I don’t usually do reviews. I have to get really, really excited about something to bother reviewing it.
2pm on a sunny Bank Holiday Saturday I sat in the garden with Cary Davies’ novel. 4pm, I was released from her magical spell. Done too soon. Done too soon.
Did I say I was a fan? OK, I’m a fan. If you don’t know her previous work, go immediately to https://www.carysdavies.net/read/ and check it out.
To be slightly more objective about what I’m raving about here, Carys Davies is the author of two award-winning short story collections, which have shown her to be the supreme craftswoman in the form, a writer’s writer. Her prose is crisp, filled with imagery that always hints deliciously of a hidden world that lurks behind the confusing veil of the visible. Twist endings that redefine the real meaning of her stories in the last few paragraphs seem to be her speciality. Both ‘The Quiet’ and ‘Miracle at Hawkes Bay’ are destined to be classics. But she produces work slowly, her previous efforts little more than pamphlets and spread over half a dozen years. Her publishers probably wondered if she’d ever muster enough words to create a novel.

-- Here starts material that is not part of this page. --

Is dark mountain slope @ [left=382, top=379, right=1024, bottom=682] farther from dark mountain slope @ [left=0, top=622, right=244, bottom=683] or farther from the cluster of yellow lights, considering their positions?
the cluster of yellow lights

Enter ‘West’, a thin offering more like a novella, but containing the bold sweep of an epic. The rich Carys Davies prose is right there from the off. In true Clint Eastwood style, our pioneering hero leaves his ranch and daughter in search of monsters thousands of miles into the wilder west. He takes up with native Indians and scatters his wealth and wits along the trail, while his daughter waits and pines, increasingly endangered by her own flowering into womanhood. She no longer has a father to protect her. Is this what it’s really about? No, of course not. This is a Carys Davies novel! Cowboys chasing monsters would be far too simple. It’s about love and loss and what people will do in search of meaning. It’s better to travel in hope, thinking great thoughts, than sit home waiting for old age and death.
I love this book. It’s too short, but I guess I can read it more than once in a long afternoon.